She (loves) suburban life


May 06, 2007|By LAURA VOZZELLA

Tracy Gosson, who spent most of the past decade promoting city living, has a new cause: suburbia.

The former executive director of the Live Baltimore Home Center has launched her own marketing and economic development consulting firm. One of her clients is Howard County, so she's had to do a U-turn. And another. And another.

Gosson is lost in a land of cul-de-sacs and camouflaged commerce.

"I've been driving around. I'm just looking for a flippin' gas station," she said. "The constant cul-de-sacs, I don't know where I am. ... With the zoning on signage and everything so low-key, I'm dong U-turns all over the place. Whoa, I just passed it!"

Non-through streets aren't enough to stop Gosson. Her new firm is Sagesse Inc., a name that suggests the Wonkettishly sassy, girl-power attitude that she brought to her Live Baltimore mission.
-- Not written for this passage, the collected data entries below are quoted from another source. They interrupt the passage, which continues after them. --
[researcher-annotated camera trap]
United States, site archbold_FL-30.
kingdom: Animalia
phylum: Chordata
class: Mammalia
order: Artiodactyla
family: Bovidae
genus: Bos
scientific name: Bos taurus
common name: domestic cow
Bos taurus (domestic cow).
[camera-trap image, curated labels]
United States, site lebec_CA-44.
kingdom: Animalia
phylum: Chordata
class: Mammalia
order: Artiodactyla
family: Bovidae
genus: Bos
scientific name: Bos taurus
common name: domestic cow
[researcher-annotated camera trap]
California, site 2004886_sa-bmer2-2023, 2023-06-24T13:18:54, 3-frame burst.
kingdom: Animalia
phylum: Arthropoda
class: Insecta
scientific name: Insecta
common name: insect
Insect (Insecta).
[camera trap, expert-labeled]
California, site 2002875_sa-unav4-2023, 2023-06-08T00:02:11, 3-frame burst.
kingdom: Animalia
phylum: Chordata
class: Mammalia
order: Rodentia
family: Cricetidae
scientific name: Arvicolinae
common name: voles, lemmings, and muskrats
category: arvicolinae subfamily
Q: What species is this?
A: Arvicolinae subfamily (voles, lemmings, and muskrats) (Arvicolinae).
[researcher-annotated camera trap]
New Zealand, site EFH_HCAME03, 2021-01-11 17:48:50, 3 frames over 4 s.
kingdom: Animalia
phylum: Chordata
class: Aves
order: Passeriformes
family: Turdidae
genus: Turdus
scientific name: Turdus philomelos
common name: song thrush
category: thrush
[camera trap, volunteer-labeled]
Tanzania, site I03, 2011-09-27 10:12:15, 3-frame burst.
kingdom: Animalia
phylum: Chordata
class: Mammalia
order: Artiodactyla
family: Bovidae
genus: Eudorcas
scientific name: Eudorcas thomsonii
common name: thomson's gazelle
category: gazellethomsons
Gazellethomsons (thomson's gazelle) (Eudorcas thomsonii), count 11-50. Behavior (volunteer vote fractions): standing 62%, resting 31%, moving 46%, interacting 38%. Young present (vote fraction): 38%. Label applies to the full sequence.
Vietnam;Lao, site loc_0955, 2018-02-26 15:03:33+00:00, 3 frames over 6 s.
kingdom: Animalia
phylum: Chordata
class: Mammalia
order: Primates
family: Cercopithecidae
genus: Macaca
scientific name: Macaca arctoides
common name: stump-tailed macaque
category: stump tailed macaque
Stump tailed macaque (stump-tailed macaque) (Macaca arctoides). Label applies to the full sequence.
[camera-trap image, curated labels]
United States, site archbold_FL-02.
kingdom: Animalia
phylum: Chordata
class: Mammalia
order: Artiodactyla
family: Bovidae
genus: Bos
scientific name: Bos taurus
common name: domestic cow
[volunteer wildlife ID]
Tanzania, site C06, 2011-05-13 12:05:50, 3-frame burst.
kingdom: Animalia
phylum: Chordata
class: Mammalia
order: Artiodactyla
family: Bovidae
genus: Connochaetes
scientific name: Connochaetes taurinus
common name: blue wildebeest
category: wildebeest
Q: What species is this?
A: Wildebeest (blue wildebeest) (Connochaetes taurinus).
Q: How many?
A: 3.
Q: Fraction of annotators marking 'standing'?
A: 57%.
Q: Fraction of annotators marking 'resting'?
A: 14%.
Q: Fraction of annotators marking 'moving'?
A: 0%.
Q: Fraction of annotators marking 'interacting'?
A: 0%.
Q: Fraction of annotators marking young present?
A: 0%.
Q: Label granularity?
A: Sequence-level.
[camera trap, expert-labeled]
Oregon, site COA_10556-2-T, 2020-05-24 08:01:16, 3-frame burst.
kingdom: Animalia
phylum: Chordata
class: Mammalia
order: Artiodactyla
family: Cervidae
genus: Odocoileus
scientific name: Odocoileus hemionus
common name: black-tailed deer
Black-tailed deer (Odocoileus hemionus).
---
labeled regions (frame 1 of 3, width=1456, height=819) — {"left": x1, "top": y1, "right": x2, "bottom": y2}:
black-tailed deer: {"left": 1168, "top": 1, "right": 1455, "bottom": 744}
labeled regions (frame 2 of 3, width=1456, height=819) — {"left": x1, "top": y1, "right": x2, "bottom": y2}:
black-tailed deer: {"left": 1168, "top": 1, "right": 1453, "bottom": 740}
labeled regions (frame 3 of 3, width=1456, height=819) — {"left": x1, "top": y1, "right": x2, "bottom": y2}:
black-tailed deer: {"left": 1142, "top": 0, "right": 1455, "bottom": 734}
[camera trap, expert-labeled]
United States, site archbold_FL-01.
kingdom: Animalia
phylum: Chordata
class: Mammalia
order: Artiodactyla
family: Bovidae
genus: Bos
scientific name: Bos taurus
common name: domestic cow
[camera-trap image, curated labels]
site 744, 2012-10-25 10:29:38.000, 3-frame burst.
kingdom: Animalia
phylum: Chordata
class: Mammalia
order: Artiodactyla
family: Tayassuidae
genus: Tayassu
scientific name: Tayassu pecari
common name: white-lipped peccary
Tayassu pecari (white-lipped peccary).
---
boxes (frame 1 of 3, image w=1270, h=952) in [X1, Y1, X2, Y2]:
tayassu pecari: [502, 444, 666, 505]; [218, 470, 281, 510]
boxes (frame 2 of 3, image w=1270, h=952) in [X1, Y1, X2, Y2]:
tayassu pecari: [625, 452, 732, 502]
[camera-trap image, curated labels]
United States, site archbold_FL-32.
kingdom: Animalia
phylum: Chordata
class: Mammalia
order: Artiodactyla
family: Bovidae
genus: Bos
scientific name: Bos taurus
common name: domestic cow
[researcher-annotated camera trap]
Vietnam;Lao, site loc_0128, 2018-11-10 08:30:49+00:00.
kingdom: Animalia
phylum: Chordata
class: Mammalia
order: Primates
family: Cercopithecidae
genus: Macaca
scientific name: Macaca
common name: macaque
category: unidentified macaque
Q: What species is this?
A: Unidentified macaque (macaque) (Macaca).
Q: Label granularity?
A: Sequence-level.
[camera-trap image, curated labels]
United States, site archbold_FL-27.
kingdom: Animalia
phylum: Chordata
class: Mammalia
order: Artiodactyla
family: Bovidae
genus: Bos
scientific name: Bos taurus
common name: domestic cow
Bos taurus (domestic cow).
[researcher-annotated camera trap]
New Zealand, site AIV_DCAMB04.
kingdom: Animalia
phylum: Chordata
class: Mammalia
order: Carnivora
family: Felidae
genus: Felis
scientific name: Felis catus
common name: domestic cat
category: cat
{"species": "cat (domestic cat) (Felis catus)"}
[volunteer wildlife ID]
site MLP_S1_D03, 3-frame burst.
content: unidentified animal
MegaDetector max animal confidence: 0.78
There was always a lot of humor in the Live Baltimore ads, sometimes at the expense of suburbia. Her last campaign there paired a photo of a cookie-cutter development next to a shot of Charles Village painted ladies. On the McMansion side, it read: "Generica. Get out of it." On the other: "America. Get in on it."

But in some ways, suburbia will be an easier sell, said Gosson, who, among other things, is helping the county promote a June 2 housing fair and trying to spread the word about affordable housing for seniors. Even the "older villages" seem pretty bright and shiny.

"This is the bad neighborhood?" Gosson recalled asking. "Oh, OK. No problem."

You have the right to run for mayor

Running (maybe) for Baltimore mayor: Ed Norris.

I wrote the other day that the way seemed clear for the ex-con/ex-commish to run now that Maryland had restored voting rights to felons. Norris responded by e-mail:

"I am seriously exploring the possibility of running."

I don't know if Norris is what this city needs, but he's definitely the answer to this snooze of a mayor's race.

Mayor Sheila Dixon's declared challengers haven't made much noise. The worst thing Councilman Keiffer Mitchell has called her is "interim mayor." And the closest we've come to drama is a little will-he-or-won't-he tease from Kweisi Mfume.

All that changes if Norris, who goes after Dixon with gusto on his WHFS radio show, jumps in.

Just imagine the racial politics - Shoeless Sheila against another white guy from outta town.

And the stark choice on crime-fighting strategies: The blunt-spoken, Zero Tolerance commish versus the mayor who, when asked three times at a news conference last week if she favored decriminalizing drugs, declined three times to answer directly.

Dixon and Norris would surely make corruption an issue, though of the two of them, only the law-and-order guy has been busted for anything.

We'd hear all about fishy contracts and steak dinners, Missy Boyer and Misses No. 1-8.

Now that would be interesting.

May 6 and July 2, two busy, busy days

As a convicted felon, Ed Norris can't be a cop. But he could be mayor, the guy the city's top cop reports to.

That is, unless someone wants to make an issue of this provision of the City Charter: "The mayor shall be a person of known integrity, experience and sound judgment."

Would Norris' federal corruption conviction disqualify him on the integrity front? "It would be up to a court to interpret," meaning someone would have to sue, said Ross Goldstein, the state's deputy elections administrator.

There are other obstacles.

Under state law, a mayoral candidate must be a Baltimore resident for six months prior to the Nov. 6 general election. That means Norris, who has been living in the county, would have to move to the city by May 6 - today.

State law also requires that candidates be registered voters. Norris and other felons get the right to re-register July 1. Since that's a Sunday, his first chance will be July 2, which also happens to be the deadline for filing as a candidate.

But it's doable, Goldstein said. "Somebody could do both things on the same day."